Anak-anak Irak kembali ke sekolah.
Sumber :
  • Reuters

VIVA.co.id – Serangan besar kelompok militan ISIS di Irak pada tahun 2014 berhasil menguasai kota Mosul. Namun, di kota ini ISIS tak menghancurkan sekolah, meski mereka menghancurkan gedung-gedung lainnya. Kelompok garis keras itu bahkan meminta agar para siswa tetap sekolah. Tapi sejumlah besar orang tua menolak mengirimkan anak mereka. Para orang tua khawatir anak-anak akan dicekoki oleh ajaran-ajaran radikal seperti yang ditampakkan oleh ISIS.

"Mereka buruk. Mereka pernah mengajari kami tentang jihad, dan bagaimana berperang," ujar Manar Mahmoud, seorang anak berusia 13 tahun.

Minimnya jumlah siswa membuat kelompok ISIS menyerang. Mereka akhirnya menutup sekolah. Mereka membongkar perpustakaan dan ruang guru, dan menyensor banyak buku yang isinya tak sesuai dengan misi mereka. Tapi satu ruangan yang penuh dengan buku-buku berbahasa Arab berhasil selamat. Kelompok tersebut gagal membuka kunci ruangan itu, meski pernah mencoba menembak kuncinya.

Meski suara pertempuran masih terdengar, tapi niat gadis-gadis kecil ini tak surut untuk tetap mendatangi sekolah khusus perempuan di sebuah kota tua, sebelah barat Mosul. "Saya ingin sekolah, saya tak ingin jadi orang yang tak memiliki pengetahuan," ujar Manar, seperti diberitakan oleh Arab News, 22 April 2017.

"Saya sangat senang. Lebih baik bisa pergi ke sekolah dari pada hanya diam saja di rumah," celoteh Sara Umar, yang baru berusia delapan tahun.

Direktur Sekolah mengaku kini agak kesulitan karena mereka untuk sementara seluruh siswa digabungkan dalam satu ruangan. "Tantangan berat karena kami harus menempatkan 150 anak dalam satu ruangan, padahal usia mereka berbeda-beda," ujarnya. "Kami menunggu petunjuk dari Kementerian Pendidikan, namun hingga sekarang tak ada satu pun yang datang mengunjungi," ujarnya menambahkan.
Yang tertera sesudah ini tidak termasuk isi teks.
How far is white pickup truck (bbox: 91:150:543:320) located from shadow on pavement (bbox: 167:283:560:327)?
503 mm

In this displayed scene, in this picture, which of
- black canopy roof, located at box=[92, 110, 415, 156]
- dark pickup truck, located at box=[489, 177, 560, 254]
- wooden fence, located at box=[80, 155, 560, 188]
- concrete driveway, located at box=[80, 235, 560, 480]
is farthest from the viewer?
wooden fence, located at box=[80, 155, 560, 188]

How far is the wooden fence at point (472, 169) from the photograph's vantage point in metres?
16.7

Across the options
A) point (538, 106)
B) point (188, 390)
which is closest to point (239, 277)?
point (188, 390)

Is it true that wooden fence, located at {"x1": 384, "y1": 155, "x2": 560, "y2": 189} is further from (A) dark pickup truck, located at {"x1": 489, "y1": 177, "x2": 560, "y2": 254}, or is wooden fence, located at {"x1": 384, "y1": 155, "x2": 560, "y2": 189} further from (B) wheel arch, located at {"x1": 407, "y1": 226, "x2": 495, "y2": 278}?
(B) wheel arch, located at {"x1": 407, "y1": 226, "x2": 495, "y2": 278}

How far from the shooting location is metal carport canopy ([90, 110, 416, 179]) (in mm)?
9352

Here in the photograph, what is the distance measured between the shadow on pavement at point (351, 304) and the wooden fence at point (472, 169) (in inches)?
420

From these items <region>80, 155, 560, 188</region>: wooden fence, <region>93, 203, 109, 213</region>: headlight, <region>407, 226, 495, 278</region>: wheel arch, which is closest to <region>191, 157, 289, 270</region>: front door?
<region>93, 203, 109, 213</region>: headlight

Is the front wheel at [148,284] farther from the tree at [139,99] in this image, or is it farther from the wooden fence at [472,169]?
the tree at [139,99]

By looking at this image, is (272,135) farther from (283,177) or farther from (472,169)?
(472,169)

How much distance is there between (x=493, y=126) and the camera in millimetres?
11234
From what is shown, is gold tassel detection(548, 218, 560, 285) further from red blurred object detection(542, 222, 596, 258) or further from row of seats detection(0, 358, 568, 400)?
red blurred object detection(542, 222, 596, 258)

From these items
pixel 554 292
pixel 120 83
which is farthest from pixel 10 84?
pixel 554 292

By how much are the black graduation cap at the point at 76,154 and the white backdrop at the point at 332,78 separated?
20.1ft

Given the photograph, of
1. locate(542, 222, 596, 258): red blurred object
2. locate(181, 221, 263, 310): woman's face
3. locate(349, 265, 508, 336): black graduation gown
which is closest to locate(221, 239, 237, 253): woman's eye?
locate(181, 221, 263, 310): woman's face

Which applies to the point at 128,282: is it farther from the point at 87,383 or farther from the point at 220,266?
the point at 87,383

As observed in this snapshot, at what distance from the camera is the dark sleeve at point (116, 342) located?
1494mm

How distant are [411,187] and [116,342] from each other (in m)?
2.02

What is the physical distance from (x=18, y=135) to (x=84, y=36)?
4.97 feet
Direktur dan para guru yang mengajar mengaku masih tak tahu bagaimana menghadapi masa depan, juga menghadapi anak-anak itu. Situasi perang yang belum selesai, dan sarana yang buruk masih membayangi mereka. "Seluruh guru bekerja tanpa dibayar, karena pemerintah belum membayar gaji mereka," ujar seorang guru. "Sekolah terus berjalan tanpa air dan listrik. Atas kehendakNya, kami akan terus menolong anak-anak ini dan siswa kami agar bia melupakan penderitaan yang telah mereka alami," ujarnya.